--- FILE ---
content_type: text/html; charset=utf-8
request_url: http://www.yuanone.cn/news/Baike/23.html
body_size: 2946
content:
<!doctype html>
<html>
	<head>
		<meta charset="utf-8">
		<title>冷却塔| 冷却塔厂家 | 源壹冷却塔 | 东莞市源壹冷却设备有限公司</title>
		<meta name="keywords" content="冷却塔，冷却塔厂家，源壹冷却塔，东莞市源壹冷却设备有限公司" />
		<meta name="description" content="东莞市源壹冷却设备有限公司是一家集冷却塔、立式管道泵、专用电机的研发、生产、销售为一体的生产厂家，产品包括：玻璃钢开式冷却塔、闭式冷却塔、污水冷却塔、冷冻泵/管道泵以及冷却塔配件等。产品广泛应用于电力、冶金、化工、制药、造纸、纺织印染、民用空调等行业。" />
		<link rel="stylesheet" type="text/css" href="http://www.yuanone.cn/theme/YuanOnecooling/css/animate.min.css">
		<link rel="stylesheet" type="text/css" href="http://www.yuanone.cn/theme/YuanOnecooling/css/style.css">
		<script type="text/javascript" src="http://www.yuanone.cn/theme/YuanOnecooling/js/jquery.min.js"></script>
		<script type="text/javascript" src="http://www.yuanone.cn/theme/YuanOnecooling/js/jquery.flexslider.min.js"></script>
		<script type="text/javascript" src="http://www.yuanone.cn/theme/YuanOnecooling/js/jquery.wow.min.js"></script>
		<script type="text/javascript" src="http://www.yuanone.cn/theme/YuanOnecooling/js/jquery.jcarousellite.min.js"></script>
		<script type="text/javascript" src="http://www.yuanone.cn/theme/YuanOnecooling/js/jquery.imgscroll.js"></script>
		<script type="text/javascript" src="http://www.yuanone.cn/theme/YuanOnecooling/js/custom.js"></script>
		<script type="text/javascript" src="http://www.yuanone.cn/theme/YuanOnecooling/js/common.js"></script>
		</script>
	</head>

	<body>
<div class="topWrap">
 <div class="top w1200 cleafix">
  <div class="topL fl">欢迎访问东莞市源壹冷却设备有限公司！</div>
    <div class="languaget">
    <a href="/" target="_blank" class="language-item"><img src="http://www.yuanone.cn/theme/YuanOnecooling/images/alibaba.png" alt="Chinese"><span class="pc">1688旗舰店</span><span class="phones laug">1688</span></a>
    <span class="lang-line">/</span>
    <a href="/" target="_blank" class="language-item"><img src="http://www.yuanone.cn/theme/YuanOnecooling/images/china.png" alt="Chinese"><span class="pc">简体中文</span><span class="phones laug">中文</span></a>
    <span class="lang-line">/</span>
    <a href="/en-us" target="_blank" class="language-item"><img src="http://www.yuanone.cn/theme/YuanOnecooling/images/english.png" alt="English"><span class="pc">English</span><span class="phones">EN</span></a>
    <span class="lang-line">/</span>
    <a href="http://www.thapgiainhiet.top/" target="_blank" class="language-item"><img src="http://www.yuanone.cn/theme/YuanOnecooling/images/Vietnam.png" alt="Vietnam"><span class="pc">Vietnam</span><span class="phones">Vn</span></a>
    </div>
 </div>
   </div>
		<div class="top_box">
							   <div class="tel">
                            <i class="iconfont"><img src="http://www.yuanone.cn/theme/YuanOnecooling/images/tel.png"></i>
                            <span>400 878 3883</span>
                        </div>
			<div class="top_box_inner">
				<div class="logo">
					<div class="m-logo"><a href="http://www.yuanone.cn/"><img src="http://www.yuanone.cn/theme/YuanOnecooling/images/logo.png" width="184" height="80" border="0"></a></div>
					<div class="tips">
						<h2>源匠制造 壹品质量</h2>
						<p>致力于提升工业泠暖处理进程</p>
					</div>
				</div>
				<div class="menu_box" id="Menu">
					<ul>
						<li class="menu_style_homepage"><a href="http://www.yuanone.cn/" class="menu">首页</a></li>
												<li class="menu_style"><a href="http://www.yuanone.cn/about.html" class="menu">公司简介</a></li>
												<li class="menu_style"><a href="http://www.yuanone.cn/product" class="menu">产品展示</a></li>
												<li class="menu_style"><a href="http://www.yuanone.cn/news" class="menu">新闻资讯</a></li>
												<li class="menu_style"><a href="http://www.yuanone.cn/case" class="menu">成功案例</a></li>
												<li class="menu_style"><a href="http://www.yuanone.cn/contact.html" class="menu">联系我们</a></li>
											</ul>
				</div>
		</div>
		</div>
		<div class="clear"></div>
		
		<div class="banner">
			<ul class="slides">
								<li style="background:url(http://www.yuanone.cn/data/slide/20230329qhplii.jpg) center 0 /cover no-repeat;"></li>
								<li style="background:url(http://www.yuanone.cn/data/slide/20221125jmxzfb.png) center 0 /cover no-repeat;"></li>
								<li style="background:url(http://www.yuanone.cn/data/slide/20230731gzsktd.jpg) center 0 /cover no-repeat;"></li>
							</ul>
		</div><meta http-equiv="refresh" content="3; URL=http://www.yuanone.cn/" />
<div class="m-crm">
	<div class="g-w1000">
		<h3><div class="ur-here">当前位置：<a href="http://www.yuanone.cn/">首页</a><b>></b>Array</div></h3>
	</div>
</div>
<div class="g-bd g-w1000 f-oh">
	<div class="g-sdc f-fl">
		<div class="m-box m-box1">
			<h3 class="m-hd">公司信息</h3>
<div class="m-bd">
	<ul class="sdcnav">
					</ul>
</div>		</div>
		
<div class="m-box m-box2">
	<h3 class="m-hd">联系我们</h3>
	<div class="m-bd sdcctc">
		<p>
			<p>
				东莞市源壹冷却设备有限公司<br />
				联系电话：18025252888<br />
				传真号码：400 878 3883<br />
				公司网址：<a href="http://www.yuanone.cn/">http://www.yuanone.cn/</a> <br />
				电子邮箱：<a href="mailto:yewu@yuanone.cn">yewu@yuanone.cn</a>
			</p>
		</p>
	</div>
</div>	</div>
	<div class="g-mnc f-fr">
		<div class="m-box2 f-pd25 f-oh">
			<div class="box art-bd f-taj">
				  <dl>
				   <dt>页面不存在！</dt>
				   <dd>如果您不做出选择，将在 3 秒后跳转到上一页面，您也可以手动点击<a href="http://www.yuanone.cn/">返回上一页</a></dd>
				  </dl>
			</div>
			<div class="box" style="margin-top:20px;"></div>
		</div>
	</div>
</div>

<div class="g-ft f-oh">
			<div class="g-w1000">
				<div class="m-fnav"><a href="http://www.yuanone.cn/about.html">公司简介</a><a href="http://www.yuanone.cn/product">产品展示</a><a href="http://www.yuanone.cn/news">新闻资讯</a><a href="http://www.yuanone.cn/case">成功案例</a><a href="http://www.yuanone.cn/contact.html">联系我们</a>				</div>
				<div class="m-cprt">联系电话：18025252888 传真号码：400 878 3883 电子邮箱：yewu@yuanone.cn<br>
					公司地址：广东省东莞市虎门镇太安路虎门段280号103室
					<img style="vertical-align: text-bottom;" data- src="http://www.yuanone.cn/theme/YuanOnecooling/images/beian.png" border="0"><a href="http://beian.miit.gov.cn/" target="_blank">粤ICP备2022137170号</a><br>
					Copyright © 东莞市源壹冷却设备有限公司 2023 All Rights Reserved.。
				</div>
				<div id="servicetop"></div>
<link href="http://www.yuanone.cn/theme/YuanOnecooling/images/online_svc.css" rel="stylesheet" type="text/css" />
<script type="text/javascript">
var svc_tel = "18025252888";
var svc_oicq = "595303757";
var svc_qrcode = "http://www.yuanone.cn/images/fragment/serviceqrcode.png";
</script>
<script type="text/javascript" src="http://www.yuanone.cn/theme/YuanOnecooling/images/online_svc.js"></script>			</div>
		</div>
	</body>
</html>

* _TASK_:
Every line in the data that holds the string "公司简介" should be returned.

* _YOUR SOLUTION_:
												<li class="menu_style"><a href="http://www.yuanone.cn/about.html" class="menu">公司简介</a></li>
				<div class="m-fnav"><a href="http://www.yuanone.cn/about.html">公司简介</a><a href="http://www.yuanone.cn/product">产品展示</a><a href="http://www.yuanone.cn/news">新闻资讯</a><a href="http://www.yuanone.cn/case">成功案例</a><a href="http://www.yuanone.cn/contact.html">联系我们</a>				</div>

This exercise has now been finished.